Texte du document:
Ces deux tendances amènent à réfléchir sur ce que l’on sait de ces territoires périurbains, à se demander pour quels publics on bâtit. D’ailleurs, ces gens-là ne parlent pas de “périurbain”. Ce qui m’avait frappé, c’est qu’ils ne valorisent pas “ la campagne”. Ce ne sont pas les aménités paysagères, l’écologie et le chant des oiseaux qui les enthousiasment, mais à leurs yeux c’est d’abord un cadre de vie résidentiel, calme pour les enfants, loin des dispositifs prioritaires de la ville (les ZEP, REP pour les écoles…). Leurs choix résidentiels ne sont pas fixés ou constitués a priori : ils évoluent au gré des opportunités / système de contraintes qu’ils perçoivent du marché. “On vient d’un bâtiment HLM assez ancien qui tarde à être rénové, ou d’un logement locatif privé qui est un peu insalubre ou autre. Au moins là, on achète une maison, c’est propre, c’est nouveau, c’est moderne”. Ils ne disent pas : “Je vais à la campagne”. Les chercheurs, les journalistes, les médias, etc., on a parfois une vision un peu ethno-centrée du cadre périurbain, en se disant “C’est super, il faut laisser les gens aller vivre à la campagne”. Ce n’est pas le discours qui prime chez ces populations.

Comment expliquez-vous que l’hétérogénéité des ménages périurbains soit finalement si mal connue ? Vous avez notamment parlé d’un “trou” dans la recherche académique, dans les années 80. Quelles en sont les raisons ?

Contenu des données:
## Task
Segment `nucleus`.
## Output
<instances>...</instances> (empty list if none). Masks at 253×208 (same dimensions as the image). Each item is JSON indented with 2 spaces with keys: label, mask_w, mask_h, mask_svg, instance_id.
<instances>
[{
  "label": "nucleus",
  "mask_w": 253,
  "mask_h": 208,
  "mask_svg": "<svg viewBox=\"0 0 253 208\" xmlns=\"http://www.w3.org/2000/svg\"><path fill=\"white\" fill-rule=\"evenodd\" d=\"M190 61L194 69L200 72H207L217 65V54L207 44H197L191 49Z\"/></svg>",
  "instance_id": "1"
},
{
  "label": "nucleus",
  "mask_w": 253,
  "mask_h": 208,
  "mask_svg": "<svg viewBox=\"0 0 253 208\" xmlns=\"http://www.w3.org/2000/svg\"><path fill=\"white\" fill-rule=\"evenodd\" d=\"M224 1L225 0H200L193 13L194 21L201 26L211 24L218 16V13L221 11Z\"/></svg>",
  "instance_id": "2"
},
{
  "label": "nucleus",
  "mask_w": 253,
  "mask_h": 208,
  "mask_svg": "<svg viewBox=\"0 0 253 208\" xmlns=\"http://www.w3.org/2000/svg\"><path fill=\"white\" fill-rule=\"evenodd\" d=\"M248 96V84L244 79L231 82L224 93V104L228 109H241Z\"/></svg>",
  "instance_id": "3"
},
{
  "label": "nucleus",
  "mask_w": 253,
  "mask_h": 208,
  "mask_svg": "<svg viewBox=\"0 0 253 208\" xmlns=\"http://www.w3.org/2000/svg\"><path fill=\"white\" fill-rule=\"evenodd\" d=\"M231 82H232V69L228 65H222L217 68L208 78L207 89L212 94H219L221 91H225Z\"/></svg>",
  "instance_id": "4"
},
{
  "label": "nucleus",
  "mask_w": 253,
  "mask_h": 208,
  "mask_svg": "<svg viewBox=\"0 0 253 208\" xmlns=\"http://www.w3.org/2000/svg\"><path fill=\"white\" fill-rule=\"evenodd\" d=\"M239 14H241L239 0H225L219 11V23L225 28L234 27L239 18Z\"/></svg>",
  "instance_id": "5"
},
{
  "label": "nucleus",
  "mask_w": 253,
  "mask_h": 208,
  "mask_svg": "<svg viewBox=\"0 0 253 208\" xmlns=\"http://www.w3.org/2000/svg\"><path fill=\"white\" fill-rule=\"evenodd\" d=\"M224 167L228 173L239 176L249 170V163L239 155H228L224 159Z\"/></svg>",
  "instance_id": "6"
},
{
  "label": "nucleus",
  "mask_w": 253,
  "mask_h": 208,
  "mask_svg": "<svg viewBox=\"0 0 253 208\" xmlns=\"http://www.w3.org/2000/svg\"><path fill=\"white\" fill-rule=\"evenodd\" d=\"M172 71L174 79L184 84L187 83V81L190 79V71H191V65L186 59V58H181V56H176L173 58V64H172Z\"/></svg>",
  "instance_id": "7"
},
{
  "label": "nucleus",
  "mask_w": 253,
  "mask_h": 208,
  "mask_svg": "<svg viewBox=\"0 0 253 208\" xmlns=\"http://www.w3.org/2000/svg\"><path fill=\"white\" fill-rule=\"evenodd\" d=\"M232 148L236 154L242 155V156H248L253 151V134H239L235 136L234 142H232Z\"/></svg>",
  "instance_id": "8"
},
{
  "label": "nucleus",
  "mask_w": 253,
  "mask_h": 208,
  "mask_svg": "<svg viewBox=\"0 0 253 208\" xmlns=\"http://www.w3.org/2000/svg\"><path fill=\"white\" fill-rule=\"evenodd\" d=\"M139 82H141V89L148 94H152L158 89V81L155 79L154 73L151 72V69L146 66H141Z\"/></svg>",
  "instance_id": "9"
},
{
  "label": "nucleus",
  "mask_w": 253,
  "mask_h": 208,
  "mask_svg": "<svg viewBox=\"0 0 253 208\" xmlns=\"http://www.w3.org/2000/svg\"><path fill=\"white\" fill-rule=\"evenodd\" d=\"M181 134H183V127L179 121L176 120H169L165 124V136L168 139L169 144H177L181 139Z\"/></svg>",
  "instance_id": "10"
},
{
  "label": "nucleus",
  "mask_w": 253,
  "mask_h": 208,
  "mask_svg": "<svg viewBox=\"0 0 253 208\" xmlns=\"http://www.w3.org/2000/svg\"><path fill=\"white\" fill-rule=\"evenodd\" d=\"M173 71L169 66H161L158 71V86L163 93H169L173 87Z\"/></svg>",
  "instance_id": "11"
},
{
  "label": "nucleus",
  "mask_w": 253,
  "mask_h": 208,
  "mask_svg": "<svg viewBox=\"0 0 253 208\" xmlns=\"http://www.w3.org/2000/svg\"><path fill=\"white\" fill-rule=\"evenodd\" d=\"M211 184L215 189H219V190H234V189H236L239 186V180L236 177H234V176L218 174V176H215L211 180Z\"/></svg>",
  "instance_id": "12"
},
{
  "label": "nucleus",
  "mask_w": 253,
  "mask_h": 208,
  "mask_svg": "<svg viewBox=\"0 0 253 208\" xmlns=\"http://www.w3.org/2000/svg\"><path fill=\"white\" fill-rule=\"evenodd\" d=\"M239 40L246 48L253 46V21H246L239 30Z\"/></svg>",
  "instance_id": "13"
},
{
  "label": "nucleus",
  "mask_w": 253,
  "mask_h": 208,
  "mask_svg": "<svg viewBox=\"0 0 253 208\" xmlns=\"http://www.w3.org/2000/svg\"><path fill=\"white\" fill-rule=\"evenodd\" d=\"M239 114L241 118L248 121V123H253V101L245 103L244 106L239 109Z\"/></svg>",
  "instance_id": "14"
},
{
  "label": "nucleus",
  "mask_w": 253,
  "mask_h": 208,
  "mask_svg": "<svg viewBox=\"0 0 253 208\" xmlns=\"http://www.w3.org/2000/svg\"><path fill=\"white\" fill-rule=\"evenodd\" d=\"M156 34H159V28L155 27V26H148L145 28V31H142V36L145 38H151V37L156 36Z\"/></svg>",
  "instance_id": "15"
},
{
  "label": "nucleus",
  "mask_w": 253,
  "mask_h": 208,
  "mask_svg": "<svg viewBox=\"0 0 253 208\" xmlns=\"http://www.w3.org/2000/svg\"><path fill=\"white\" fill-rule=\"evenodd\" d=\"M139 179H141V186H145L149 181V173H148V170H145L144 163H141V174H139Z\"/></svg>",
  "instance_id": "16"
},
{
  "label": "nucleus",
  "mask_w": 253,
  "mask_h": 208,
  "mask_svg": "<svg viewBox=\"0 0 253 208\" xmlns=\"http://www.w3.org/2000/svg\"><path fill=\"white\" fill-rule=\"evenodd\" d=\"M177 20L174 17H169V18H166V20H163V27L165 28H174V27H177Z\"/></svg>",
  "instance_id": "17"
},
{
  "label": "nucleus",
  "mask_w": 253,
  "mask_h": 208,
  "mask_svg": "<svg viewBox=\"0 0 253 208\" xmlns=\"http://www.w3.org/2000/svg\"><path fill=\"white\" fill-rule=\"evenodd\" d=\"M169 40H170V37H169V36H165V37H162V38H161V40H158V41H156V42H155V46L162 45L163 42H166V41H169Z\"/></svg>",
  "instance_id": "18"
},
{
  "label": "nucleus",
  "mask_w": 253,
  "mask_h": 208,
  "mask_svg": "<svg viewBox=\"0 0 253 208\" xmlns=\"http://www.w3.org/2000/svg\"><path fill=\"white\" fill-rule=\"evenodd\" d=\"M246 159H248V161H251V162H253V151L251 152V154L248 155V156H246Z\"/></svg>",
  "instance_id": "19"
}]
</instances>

Consigne écrite:
Recopiez en entier le texte sur les territoires périurbains, sans y changer le moindre mot.

Solution:
Ces deux tendances amènent à réfléchir sur ce que l’on sait de ces territoires périurbains, à se demander pour quels publics on bâtit. D’ailleurs, ces gens-là ne parlent pas de “périurbain”. Ce qui m’avait frappé, c’est qu’ils ne valorisent pas “ la campagne”. Ce ne sont pas les aménités paysagères, l’écologie et le chant des oiseaux qui les enthousiasment, mais à leurs yeux c’est d’abord un cadre de vie résidentiel, calme pour les enfants, loin des dispositifs prioritaires de la ville (les ZEP, REP pour les écoles…). Leurs choix résidentiels ne sont pas fixés ou constitués a priori : ils évoluent au gré des opportunités / système de contraintes qu’ils perçoivent du marché. “On vient d’un bâtiment HLM assez ancien qui tarde à être rénové, ou d’un logement locatif privé qui est un peu insalubre ou autre. Au moins là, on achète une maison, c’est propre, c’est nouveau, c’est moderne”. Ils ne disent pas : “Je vais à la campagne”. Les chercheurs, les journalistes, les médias, etc., on a parfois une vision un peu ethno-centrée du cadre périurbain, en se disant “C’est super, il faut laisser les gens aller vivre à la campagne”. Ce n’est pas le discours qui prime chez ces populations.

Comment expliquez-vous que l’hétérogénéité des ménages périurbains soit finalement si mal connue ? Vous avez notamment parlé d’un “trou” dans la recherche académique, dans les années 80. Quelles en sont les raisons ?